### WHAT TO WORK ON:
Show each line of the records below that contains the string "пенсионеров", counting only matches with the same case.

[Dataset entries]
------------------------------------------------------------------------
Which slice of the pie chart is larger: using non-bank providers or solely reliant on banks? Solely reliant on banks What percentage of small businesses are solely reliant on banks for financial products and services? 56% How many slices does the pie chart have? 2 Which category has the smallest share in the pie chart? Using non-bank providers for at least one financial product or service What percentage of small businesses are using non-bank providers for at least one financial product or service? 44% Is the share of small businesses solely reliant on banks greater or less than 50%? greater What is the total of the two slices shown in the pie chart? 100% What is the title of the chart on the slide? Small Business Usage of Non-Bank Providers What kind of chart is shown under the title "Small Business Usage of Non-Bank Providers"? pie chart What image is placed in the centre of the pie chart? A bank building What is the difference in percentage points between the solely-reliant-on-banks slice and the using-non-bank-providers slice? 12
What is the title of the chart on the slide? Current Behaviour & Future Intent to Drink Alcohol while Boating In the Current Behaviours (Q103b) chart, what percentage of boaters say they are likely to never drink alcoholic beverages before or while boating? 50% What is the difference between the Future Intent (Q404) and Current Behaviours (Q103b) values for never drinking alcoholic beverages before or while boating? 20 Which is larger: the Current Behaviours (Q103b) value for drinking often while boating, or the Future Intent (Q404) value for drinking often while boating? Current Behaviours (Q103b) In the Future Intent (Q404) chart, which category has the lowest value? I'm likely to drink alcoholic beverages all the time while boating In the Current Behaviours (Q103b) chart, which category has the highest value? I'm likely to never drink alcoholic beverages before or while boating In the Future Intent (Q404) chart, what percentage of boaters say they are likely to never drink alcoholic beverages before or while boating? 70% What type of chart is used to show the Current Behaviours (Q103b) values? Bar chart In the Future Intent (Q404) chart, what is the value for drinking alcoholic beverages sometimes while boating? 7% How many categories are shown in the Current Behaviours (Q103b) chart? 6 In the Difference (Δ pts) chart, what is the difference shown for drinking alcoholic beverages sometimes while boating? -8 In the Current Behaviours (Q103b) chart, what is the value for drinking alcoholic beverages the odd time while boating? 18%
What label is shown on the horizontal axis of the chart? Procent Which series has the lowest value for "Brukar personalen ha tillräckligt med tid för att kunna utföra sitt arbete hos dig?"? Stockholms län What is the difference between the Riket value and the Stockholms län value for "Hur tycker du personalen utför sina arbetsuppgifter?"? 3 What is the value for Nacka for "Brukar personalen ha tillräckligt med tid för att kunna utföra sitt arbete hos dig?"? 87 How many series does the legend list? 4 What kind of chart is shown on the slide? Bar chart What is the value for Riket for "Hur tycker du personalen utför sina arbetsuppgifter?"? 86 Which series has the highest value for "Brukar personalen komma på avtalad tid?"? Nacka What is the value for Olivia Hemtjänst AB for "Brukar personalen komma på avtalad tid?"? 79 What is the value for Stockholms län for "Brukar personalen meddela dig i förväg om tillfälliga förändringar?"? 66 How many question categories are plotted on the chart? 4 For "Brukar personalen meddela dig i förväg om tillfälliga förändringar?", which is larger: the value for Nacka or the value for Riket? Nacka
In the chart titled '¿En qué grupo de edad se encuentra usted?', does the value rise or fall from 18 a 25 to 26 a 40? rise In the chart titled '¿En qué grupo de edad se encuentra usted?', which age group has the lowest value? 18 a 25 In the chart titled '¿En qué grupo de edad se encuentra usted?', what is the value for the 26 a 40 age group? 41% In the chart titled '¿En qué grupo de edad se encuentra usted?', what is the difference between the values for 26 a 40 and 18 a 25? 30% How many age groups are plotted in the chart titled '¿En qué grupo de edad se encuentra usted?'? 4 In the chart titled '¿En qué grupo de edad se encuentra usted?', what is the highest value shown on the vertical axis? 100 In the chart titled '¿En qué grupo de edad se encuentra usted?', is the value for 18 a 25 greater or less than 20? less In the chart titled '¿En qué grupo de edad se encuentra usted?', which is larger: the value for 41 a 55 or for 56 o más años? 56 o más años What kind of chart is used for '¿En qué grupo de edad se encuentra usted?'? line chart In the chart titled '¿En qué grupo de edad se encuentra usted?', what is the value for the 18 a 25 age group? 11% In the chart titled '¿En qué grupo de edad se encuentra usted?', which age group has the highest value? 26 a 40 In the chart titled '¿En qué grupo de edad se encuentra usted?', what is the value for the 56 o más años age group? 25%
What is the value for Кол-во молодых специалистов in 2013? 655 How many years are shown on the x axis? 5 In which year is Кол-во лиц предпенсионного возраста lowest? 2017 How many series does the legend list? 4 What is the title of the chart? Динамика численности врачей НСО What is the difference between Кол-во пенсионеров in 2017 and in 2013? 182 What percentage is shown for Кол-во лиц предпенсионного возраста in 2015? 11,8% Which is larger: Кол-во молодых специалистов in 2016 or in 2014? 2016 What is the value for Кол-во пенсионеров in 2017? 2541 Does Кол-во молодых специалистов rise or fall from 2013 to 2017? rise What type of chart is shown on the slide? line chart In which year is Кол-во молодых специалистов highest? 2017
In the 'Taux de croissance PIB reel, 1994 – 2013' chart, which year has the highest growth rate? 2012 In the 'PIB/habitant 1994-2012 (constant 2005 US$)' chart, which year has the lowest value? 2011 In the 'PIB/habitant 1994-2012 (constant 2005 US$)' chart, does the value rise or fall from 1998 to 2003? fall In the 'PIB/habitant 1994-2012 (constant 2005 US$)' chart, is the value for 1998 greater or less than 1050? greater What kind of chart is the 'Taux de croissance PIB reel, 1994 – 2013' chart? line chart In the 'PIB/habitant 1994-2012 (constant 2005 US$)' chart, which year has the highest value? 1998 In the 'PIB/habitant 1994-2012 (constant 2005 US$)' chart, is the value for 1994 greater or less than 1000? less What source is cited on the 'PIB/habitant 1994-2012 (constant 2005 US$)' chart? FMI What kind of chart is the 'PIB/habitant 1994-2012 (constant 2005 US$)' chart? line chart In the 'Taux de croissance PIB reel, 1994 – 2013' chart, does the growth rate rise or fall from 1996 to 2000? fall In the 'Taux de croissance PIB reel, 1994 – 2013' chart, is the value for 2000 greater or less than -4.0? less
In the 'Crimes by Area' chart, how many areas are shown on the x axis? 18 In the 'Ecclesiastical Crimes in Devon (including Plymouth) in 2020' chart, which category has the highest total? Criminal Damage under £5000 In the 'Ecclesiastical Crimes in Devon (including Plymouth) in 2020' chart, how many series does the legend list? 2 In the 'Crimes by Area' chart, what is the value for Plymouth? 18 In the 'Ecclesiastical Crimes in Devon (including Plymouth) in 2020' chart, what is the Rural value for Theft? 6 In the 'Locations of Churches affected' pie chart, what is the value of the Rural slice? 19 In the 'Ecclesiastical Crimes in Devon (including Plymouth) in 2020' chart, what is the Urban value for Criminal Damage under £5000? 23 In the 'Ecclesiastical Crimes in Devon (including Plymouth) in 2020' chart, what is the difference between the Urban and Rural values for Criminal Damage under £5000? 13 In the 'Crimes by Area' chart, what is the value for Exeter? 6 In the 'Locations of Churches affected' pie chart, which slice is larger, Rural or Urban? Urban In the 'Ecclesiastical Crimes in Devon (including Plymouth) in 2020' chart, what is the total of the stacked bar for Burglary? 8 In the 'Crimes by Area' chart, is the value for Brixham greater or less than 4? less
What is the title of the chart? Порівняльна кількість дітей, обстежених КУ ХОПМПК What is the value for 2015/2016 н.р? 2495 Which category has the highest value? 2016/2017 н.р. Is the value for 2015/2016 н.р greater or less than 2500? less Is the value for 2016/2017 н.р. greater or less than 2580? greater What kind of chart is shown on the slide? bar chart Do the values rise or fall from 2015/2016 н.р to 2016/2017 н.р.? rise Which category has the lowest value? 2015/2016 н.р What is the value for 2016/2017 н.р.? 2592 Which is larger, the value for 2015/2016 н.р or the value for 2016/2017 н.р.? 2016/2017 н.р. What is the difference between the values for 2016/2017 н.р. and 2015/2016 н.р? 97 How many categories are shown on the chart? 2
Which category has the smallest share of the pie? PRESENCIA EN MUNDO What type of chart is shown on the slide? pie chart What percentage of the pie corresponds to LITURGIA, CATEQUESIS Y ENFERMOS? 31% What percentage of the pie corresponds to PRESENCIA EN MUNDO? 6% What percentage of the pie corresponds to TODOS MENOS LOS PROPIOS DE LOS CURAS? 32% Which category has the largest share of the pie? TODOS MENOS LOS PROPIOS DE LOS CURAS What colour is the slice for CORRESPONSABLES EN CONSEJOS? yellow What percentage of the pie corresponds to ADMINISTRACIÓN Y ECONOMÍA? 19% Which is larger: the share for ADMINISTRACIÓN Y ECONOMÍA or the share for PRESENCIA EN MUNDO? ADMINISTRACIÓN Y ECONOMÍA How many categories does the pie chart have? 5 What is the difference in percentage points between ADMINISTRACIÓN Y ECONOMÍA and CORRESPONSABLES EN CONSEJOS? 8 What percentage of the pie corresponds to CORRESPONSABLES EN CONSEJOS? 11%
------------------------------------------------------------------------
### SOLUTION BELOW:
What is the value for Кол-во молодых специалистов in 2013? 655 How many years are shown on the x axis? 5 In which year is Кол-во лиц предпенсионного возраста lowest? 2017 How many series does the legend list? 4 What is the title of the chart? Динамика численности врачей НСО What is the difference between Кол-во пенсионеров in 2017 and in 2013? 182 What percentage is shown for Кол-во лиц предпенсионного возраста in 2015? 11,8% Which is larger: Кол-во молодых специалистов in 2016 or in 2014? 2016 What is the value for Кол-во пенсионеров in 2017? 2541 Does Кол-во молодых специалистов rise or fall from 2013 to 2017? rise What type of chart is shown on the slide? line chart In which year is Кол-во молодых специалистов highest? 2017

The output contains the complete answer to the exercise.